Tvindy’s hoping for a little more assistance in culling worthwhile posts, preferably posts chosen by regular readers of the participating weblogs, rather than solely author-nominated work.

As readers, are there any posts that stand out in your mind as particularly noteworthy, for whatever reason? They don’t have to be long, or serious, or anything in particular aside from standing out in one way or another. If so, toss ’em in the comments here — if you don’t want to dig through the archives yourself, just throw up whatever details you can remember, and I’ll track it down.

Not only will this help the project, but I’d be interested to see what — if anything — comes out of this.

iTunesConga Fury” by Juno Reactor from the album Bible of Dreams (1997, 8:06).

New Styles

I’ve done very little posting or reading over the weekend, and I’m up way too late tonight (tomorrow morning is really going to suck), but it’s all for a good cause — well, okay, depending on how you define that — as there are now two new stylesheets available in the switcher over to the right.

Simple Green style screenshot

The first is “Simple Green”. There’s really not a whole lot to look at, as I was mainly using it to play with a couple ideas that I had but wasn’t sure if I could quite get them to work correctly or not. Green monotype text on a black background, very little styling aside from that. In all honesty, while it’s kind of fun for a few moments, I wouldn’t want to read my site this way on a regular basis. Who knows, though, maybe someone will decide that it makes me look more ‘l33t’ and Matrix-y.

- THE TASKS:
a: Rewrite the blog post between "As readers, are" and "track it down.", inclusive, replacing "archives" with "old entries".
b: In the blog post, what do the text and background look like in the "Simple Green" style?

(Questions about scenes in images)
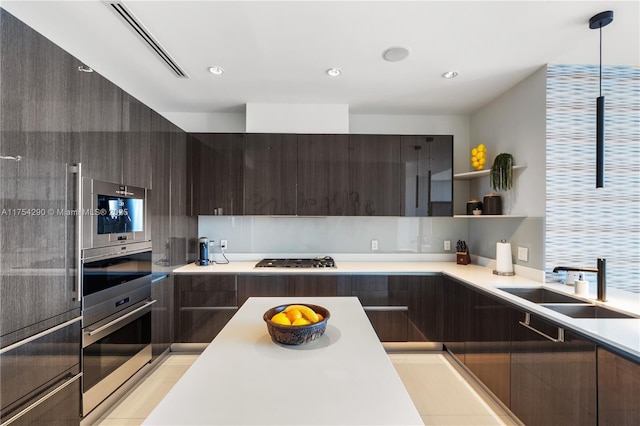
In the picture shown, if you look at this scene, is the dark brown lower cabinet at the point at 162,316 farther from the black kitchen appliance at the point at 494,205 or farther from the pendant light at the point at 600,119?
the pendant light at the point at 600,119

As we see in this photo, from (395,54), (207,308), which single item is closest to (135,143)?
(207,308)

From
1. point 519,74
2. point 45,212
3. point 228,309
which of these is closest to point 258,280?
point 228,309

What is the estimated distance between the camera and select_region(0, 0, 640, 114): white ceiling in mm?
1653

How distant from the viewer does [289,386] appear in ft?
2.87

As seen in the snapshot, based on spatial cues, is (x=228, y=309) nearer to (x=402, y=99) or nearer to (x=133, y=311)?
(x=133, y=311)

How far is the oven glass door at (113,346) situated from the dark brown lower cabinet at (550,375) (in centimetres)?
265

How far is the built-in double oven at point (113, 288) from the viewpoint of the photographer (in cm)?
172

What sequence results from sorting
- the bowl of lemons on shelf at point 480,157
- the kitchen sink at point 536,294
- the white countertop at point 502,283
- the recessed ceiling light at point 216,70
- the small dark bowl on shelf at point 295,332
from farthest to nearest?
the bowl of lemons on shelf at point 480,157, the recessed ceiling light at point 216,70, the kitchen sink at point 536,294, the white countertop at point 502,283, the small dark bowl on shelf at point 295,332

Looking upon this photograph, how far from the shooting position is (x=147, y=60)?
7.21 ft

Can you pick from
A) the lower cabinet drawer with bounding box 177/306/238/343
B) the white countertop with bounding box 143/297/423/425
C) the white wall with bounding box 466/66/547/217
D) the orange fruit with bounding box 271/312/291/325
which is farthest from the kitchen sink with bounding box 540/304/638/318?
the lower cabinet drawer with bounding box 177/306/238/343

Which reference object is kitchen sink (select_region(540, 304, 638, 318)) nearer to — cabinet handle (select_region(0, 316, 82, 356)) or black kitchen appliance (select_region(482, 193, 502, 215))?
black kitchen appliance (select_region(482, 193, 502, 215))

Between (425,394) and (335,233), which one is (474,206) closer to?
(335,233)

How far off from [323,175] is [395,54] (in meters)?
1.29

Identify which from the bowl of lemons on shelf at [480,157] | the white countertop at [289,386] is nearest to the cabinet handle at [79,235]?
the white countertop at [289,386]
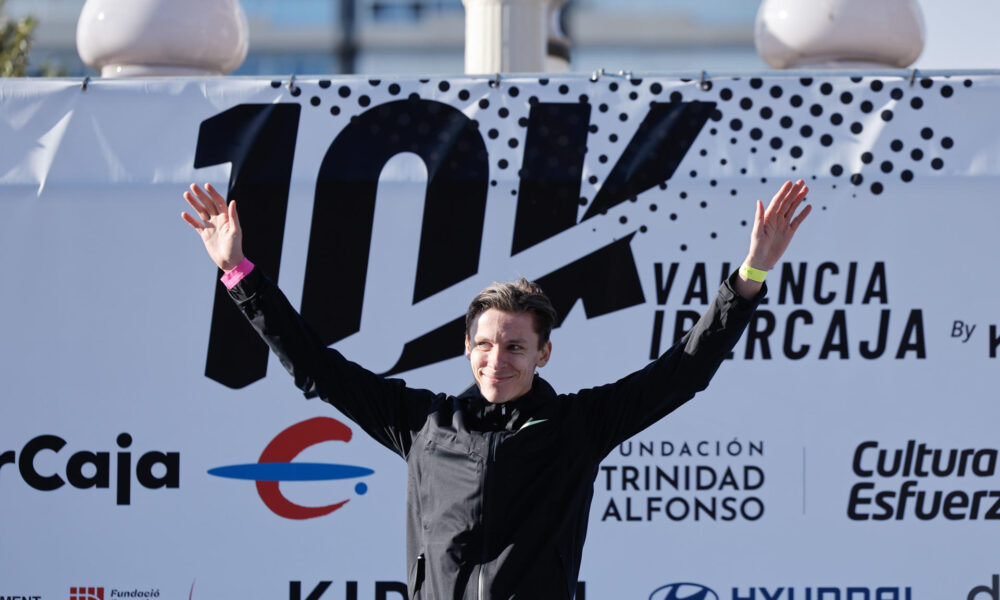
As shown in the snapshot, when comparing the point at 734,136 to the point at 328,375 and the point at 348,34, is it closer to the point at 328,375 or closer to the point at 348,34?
the point at 328,375

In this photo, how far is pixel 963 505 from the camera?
338 cm

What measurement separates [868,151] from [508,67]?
51.3 inches

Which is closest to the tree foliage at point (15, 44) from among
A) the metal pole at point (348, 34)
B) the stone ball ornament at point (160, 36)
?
the stone ball ornament at point (160, 36)

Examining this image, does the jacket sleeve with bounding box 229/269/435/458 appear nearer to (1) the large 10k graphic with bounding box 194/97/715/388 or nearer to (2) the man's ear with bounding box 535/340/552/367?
(2) the man's ear with bounding box 535/340/552/367

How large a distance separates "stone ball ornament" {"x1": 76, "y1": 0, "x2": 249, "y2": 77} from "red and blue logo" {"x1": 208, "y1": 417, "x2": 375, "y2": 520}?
1.23 metres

- SOLUTIONS TO THE TASKS:
a:
As readers, are there any posts that stand out in your mind as particularly noteworthy, for whatever reason? They don’t have to be long, or serious, or anything in particular aside from standing out in one way or another. If so, toss ’em in the comments here — if you don’t want to dig through the old entries yourself, just throw up whatever details you can remember, and I’ll track it down.

b: Green monotype text on a black background.